Tuesday, April 27, 2010

Say Yes to the Dress Stress

So picture this. This evening I was lounging around my parents’ house, watching TV with my mom, when Say Yes to the Dress came on. We were psyched. We love this show. Who wouldn’t? I love watching Jappy and Italian New Yorkers come in to find the “dress of their dreams”, accompanied by their overbearing mother-in-laws and whiny bridesmaids. It gives me sick amounts of pleasure to watch their dressing room antics and tantrums. I like to think I am just mentally preparing for my own bridal gown shopping experience in advance.

(Of course, I also plan on being featured on this show, just as soon as I get engaged and start looking for my dress. I guess I really need to get on the whole finding a boyfriend thing.)

Usually, the women all ask for basically the same thing: a white dress with a little sparkle and not too much poof that makes them look like skinny minnies. But tonight’s woman was different! She wanted something fun! She wanted to be different! I was immediately riveted to the screen.

First, the bridal consultants brought out a pale pink dress with embroidery. She tried it on and looked beautiful (below). Her mother pronounced it “similar to a bedspread.” Next, she tried on a normal white dress with a twist - a leopard silk sash tied around her waist. Her mother said, “This is a wedding, not a jungle party.” She was sad, and I felt bad for her.

My mother was nodding along with the mean lady.

“That lady is so mean,” I said. “Why won’t she let her daughter be happy? Let her wear whatever she wants to wear on her wedding day. I will! In fact, I just might wear that pink dress myself! Or maybe the leopard one!”

Then Elsilv stepped in and quickly killed my dreams. Put the kibosh on all of it.

“OH NO.” she said.

“What? What is the problem? Why can’t I wear a sparkle pink dress that looks like a bedspread to my wedding? Why can’t I wear a leopard sash around my waist?”

“NO. NO.”

I shushed her and tried to turn back to the show and the strange unconventional lady (who may have been a fairy princess, I’m not really sure). But Ellen was still not done.
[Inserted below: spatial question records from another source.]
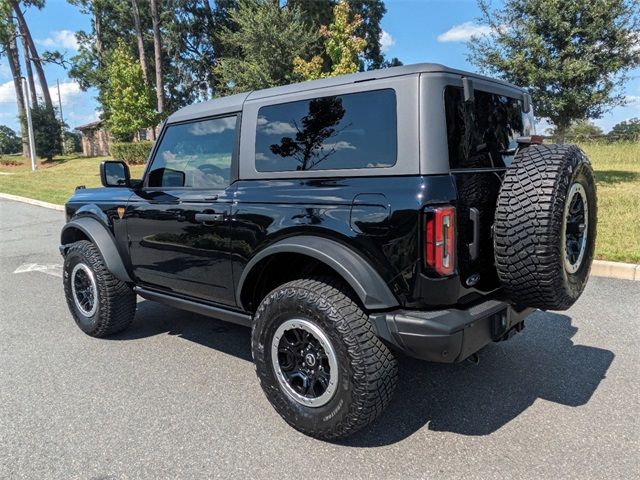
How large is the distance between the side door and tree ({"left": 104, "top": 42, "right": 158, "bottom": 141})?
26.7 metres

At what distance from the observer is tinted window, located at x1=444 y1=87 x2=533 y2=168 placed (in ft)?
8.31

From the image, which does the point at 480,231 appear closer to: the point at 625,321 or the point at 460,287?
the point at 460,287

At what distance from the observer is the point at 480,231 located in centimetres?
258

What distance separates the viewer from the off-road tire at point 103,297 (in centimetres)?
409

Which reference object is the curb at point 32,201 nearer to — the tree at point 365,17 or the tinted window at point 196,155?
the tinted window at point 196,155

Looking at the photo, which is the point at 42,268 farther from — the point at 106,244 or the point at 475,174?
the point at 475,174

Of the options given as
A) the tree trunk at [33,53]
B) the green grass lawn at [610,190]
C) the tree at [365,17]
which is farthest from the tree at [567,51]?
the tree trunk at [33,53]

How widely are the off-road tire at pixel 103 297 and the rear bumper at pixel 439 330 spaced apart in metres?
2.56

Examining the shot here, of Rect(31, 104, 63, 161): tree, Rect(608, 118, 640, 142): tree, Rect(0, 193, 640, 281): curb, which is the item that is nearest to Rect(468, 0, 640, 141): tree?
Rect(0, 193, 640, 281): curb

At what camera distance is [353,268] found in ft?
8.17

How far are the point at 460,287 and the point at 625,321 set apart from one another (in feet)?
9.42

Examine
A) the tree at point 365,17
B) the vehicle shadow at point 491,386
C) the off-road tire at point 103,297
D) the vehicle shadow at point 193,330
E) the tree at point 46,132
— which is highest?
the tree at point 365,17

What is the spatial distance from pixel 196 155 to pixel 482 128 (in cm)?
205

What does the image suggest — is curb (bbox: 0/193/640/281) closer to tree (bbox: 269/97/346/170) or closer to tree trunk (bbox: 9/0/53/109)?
tree (bbox: 269/97/346/170)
“Here is the list of things you may not wear to your wedding,” she says, wearing her Serious Face. She was not kidding around.
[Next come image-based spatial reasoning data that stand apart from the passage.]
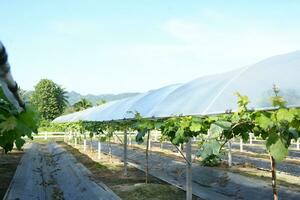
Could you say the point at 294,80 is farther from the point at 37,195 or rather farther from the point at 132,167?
the point at 132,167

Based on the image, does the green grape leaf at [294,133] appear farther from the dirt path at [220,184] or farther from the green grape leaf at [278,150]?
the dirt path at [220,184]

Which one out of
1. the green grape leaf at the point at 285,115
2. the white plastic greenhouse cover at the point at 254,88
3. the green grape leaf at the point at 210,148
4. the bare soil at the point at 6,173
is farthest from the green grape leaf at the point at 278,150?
the bare soil at the point at 6,173

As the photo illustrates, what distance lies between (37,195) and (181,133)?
5.73 metres

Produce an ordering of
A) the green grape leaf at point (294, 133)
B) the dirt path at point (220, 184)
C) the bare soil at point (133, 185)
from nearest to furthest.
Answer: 1. the green grape leaf at point (294, 133)
2. the bare soil at point (133, 185)
3. the dirt path at point (220, 184)

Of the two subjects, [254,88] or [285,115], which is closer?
[285,115]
NO EMBROIDERED SPARKLE HEADPIECES (veils are apparently okay)
NO MERMAID DRESSES (UGH, Ariel is my favorite Disney princess).

The aftermath of the list: I pouted for 20 minutes and then we went and had dinner at Stonefire. She thinks I forgot all about this woman and her pink dress. But I have not... I am just biding my time. I have plenty of time to break her down before it’s my turn to debut on Say Yes to the Dress!

1 comment:

Merav said...

Check this out -

I saw something like this somewhere but it was a bright pink and you only saw it when she danced around.